Work to do:
Show each line below that contains the word "white", copying every such line in full.

Record list:
+ + + +
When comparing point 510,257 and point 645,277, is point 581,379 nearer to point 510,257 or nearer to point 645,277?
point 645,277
+ + + +
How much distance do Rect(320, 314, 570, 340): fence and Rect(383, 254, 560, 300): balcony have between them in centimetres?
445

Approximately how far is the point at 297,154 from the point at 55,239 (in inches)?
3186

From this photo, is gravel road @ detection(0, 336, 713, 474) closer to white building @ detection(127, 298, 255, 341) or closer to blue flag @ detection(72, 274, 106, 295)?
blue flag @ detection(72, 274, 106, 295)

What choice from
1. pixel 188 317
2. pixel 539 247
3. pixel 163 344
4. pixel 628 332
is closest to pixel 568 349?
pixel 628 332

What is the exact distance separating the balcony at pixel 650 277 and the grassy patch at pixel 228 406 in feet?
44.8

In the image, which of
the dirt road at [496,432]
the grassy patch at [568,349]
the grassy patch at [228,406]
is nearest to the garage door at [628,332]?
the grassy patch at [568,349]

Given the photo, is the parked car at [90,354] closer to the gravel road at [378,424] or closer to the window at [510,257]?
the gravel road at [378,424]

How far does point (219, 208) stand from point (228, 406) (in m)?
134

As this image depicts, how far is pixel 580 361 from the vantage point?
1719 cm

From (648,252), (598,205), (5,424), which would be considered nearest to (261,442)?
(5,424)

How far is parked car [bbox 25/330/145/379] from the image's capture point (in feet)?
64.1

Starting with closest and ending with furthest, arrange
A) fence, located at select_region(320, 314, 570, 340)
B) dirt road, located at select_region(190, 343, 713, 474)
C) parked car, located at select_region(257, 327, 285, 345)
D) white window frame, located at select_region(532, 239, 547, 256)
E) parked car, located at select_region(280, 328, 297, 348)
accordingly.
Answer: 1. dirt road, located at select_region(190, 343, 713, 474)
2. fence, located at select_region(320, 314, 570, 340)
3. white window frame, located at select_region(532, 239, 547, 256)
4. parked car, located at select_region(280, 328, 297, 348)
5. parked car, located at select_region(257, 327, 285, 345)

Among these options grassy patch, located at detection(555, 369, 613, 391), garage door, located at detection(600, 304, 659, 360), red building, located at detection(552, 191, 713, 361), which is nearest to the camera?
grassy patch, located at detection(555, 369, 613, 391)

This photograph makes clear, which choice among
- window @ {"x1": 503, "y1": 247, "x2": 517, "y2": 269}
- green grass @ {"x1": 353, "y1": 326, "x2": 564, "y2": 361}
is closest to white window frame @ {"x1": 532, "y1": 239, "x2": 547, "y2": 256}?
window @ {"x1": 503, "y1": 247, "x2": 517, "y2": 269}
+ + + +
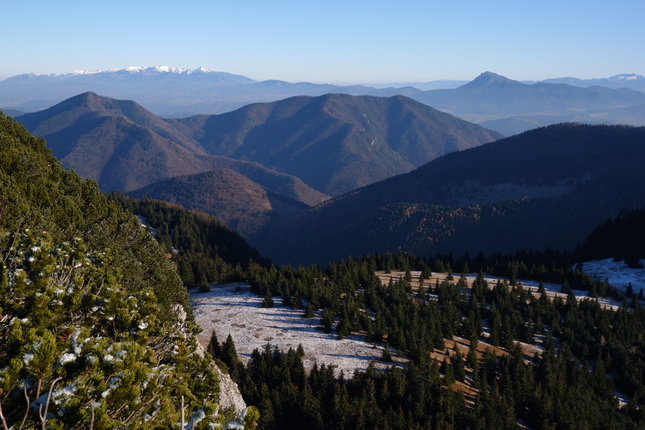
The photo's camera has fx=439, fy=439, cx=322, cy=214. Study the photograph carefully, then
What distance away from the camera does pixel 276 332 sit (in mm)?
+ + + +
Response:
From this photo, is gravel road @ detection(0, 336, 713, 474) closer to white building @ detection(127, 298, 255, 341) or closer to blue flag @ detection(72, 274, 106, 295)?
D) white window frame, located at select_region(532, 239, 547, 256)
3. white window frame, located at select_region(532, 239, 547, 256)
is closest to white window frame @ {"x1": 532, "y1": 239, "x2": 547, "y2": 256}?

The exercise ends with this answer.